I’ll start with the almost catastrophe. As I carried two savoury galettes from the kitchen to the dining table, they slipped off the cooling rack I was holding and fell –
- one of them face down –
- onto plates I had just set out.
The pastry mostly stayed in tact. There was a little cracking and breaking around the edges, and a few bits of crunchy, flaky pastry made a bid for freedom and landed on the table, but the galettes held together better than I could have hoped. Even the upside down galette flipped around again, tarte tatin-style, not much the worse for wear.
The cheese probably helped to hold the galettes together, but I am also giving the pastry a tick for being tough enough to cope with my clumsiness. Really, some days my feet seem to look out for potholes or uneven paving stones to trip over, or poles to walk into. And the number of times I’ve almost knocked over that bag of flour or sugar!
Catastrophe aside. the pastry was a delight to eat, and not at all like a brick (which would also survive my clumsiness). There is cornmeal, sour cream or yoghurt, and a long resting time. The result was different from your superfine Parisian pastry, it had character, crunch, colour, and a certain heft. It was a pastry that helped to set off the toppings on the galette, but also held its own. We talked about the flavour and texture of the pastry as much as the colours of (miniaturised) tomatoes on the topping.
Which brings me to the tomatoes. I saw these in the grocers and knew, just knew, they were destined for the galettes. They were yellow, 1960s orange, red, and a dark red-brown with darker streaks. They created a beautiful colour wheel on their own.
They also had that real tomato taste, that umami taste, and only needs the tiniest amount of sugar, or balsamic vinegar, to become a complete salad. Paired with basil and mozzarella, it was a real pretty sight.
Other toppings joined in the festival of colours and textures.

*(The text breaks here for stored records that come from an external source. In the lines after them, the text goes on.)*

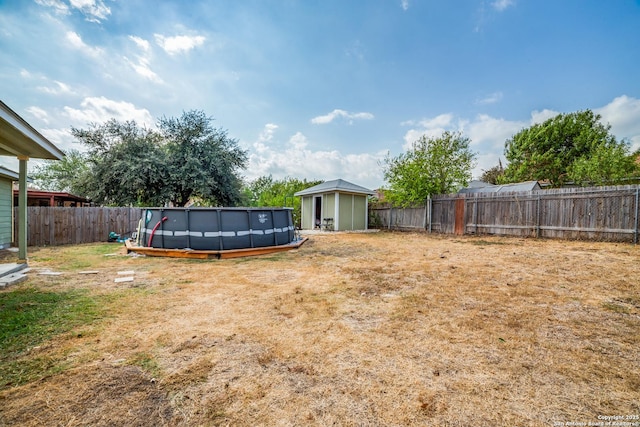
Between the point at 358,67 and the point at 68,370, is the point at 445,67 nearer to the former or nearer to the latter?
the point at 358,67

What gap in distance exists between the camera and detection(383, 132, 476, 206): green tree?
13008mm

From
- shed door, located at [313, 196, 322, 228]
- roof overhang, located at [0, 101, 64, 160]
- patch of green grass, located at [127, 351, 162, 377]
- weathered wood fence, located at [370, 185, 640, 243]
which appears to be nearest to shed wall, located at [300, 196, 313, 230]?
shed door, located at [313, 196, 322, 228]

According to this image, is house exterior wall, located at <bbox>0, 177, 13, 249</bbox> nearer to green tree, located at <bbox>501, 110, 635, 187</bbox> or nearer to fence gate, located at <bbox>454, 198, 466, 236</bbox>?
fence gate, located at <bbox>454, 198, 466, 236</bbox>

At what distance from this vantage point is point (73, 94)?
929cm

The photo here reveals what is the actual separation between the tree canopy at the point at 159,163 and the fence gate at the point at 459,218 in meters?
12.1

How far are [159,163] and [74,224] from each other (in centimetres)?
457

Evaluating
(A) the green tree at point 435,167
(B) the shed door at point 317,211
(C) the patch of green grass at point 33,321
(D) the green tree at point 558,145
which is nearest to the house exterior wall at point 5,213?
(C) the patch of green grass at point 33,321

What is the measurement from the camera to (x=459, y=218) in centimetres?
1176

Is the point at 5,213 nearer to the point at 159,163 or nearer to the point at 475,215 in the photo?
the point at 159,163

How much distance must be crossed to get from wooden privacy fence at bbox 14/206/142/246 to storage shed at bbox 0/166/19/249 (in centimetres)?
42

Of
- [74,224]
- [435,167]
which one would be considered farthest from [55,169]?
[435,167]

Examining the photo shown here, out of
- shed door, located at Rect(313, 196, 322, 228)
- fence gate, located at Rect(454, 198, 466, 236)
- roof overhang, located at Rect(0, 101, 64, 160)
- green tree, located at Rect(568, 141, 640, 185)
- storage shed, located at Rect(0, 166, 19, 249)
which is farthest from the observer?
shed door, located at Rect(313, 196, 322, 228)

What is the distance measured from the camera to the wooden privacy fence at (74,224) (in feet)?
28.1

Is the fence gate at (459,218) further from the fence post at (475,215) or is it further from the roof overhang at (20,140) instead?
the roof overhang at (20,140)
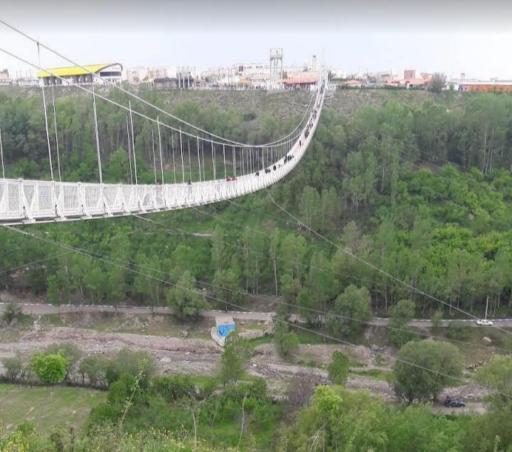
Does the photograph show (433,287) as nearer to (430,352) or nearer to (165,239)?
(430,352)

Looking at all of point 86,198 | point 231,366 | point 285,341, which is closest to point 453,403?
point 285,341

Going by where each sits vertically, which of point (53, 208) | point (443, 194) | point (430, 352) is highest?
point (53, 208)

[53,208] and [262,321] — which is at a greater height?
[53,208]

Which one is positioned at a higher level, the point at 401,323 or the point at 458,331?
the point at 401,323

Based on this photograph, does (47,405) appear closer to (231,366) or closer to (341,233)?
(231,366)

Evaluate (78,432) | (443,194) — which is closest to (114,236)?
(78,432)

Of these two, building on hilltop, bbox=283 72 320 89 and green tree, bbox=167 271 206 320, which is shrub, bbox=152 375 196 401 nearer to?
green tree, bbox=167 271 206 320
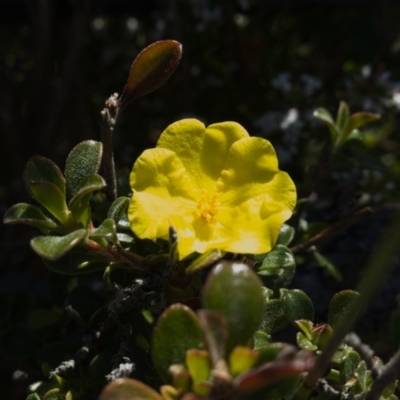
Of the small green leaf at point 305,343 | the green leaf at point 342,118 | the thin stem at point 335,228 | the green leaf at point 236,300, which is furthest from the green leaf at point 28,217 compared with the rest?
the green leaf at point 342,118

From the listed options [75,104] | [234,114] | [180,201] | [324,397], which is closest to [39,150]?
[75,104]

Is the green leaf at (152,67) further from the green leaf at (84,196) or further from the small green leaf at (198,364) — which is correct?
the small green leaf at (198,364)

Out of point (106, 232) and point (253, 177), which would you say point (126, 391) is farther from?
point (253, 177)

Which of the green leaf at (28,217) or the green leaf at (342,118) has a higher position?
the green leaf at (342,118)

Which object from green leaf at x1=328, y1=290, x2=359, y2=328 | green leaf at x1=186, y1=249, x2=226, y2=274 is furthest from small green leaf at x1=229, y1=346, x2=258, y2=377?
green leaf at x1=328, y1=290, x2=359, y2=328

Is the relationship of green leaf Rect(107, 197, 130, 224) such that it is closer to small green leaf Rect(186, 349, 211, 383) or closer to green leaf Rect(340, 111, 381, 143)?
small green leaf Rect(186, 349, 211, 383)

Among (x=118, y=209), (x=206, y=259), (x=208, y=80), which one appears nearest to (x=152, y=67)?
(x=118, y=209)
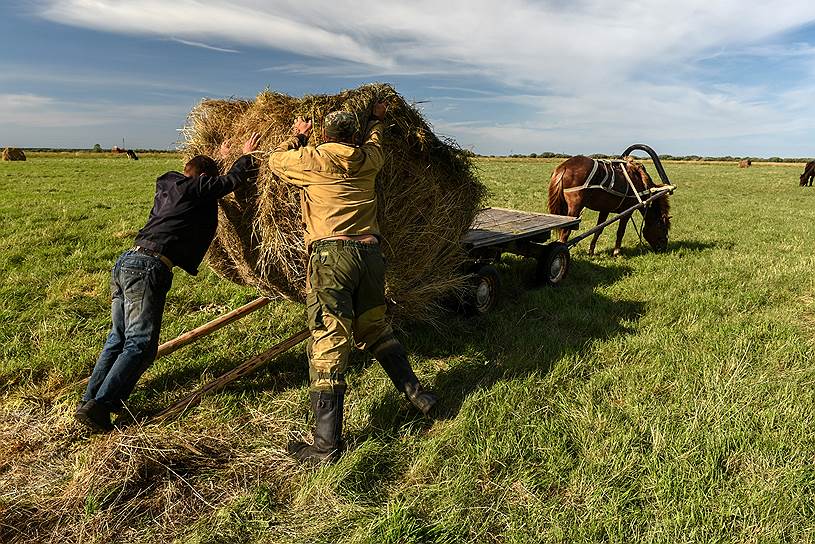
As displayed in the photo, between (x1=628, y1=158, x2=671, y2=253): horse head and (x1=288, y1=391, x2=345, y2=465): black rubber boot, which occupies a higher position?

You see, we are going on holidays, and I have a tight schedule of meals for the next week to ensure there are no perishables in the house by the time we go. So the tomatoes befriended pine nuts, and some aged Emmantal cheese sprinkled on top. In one of the galettes, brie replaced mozzarella.
It was all good. The tomatoes remained colourful and happy, the cheeses mingled in the way that cheeses only mingle for Sunday brunch (they seem to be more particular when it comes to Saturday evening dinner), the cornmeal pastry gave everything a sort of comforting (yet golden, crispy) hug, and we all ate happily ever after.
So, if you decide to try this one, go ahead, play, tweak, flip things upside down.
Oh, and don’t forget to see what other Tuesdays with Dorie bakers have done with this one. I saw the post from Lemon Grove Cake Diaries last night, the photos looked fantastic, and Karen tells a rollickin’ Australian story too.
Baking and improvising notes: I can’t help playing around with ingredients. A small bag of walnuts was on the list of things to use up before the holidays, so I also made walnut pastry using the same recipe, replacing the cornmeal with a slightly larger amount of ground walnuts (ground to about the same consistency as cornmeal). It also worked, and we had both an apple-raspberry galette and an apple-quince pie (my first lattice top pie!!).
The galette was eaten warm from the oven, and left the world without a photographic trace, but the apple pie may be making its way here over the next couple of weeks.
Galette pastry dough
(from Baking with Julia by Dorie Greenspan)
Makes: two 8-inch galettes, or four small ones. (small galettes = galette-lettes?)
3 tbsp (45ml) sour cream, yogurt or buttermilk
1/3 cup (approximately) iced water
1 cup (about 130-140g) plain / AP flour
1/4 cup (about 30g) cornmeal (some people used polenta instead)
1 tsp sugar
1/2 tsp salt
7 tbsp (about 90 grams) cold unsalted butter, cut into 6 to 8 pieces
1. Stir the sour cream / yoghurt / buttermilk and the water in a small bowl and set aside.
2. Put the flour, cornmeal, sugar, and salt into a bowl, stir to combine. Add the chopped butter and stir to coat with flour. Using a pastry cutter, cut butter into the flour mixture – quickly, before butter warms up – until the mixture is speckled with pieces of butter that vary in size from bread crumbs to peas.
3. Add the sour cream mixture (the recipe says one tablespoon at a time, I added the whole lot and mixed with a light hand), and fold into the dry ingredients just until you get ‘soft, moist curds’ and the mixture can come together into a ball of dough. You can knead it slightly, but try to resist over-working the very soft dough.
4. Divide the ball of dough in half. Flatten, wrap it in plastic wrap, and chill for at least 2 hours or overnight.
5. When using the dough, pre-heat the oven to 400F / 200C, roll out each piece of dough to 11-inch circles, add topping, fold up and flute the edges, and away you go.